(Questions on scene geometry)
start
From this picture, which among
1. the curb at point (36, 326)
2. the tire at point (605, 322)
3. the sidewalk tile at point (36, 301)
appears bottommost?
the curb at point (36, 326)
end
Can you repeat every one of the records above, word for word?

■ **RESULT**
From this picture, which among
1. the curb at point (36, 326)
2. the tire at point (605, 322)
3. the sidewalk tile at point (36, 301)
appears bottommost?
the curb at point (36, 326)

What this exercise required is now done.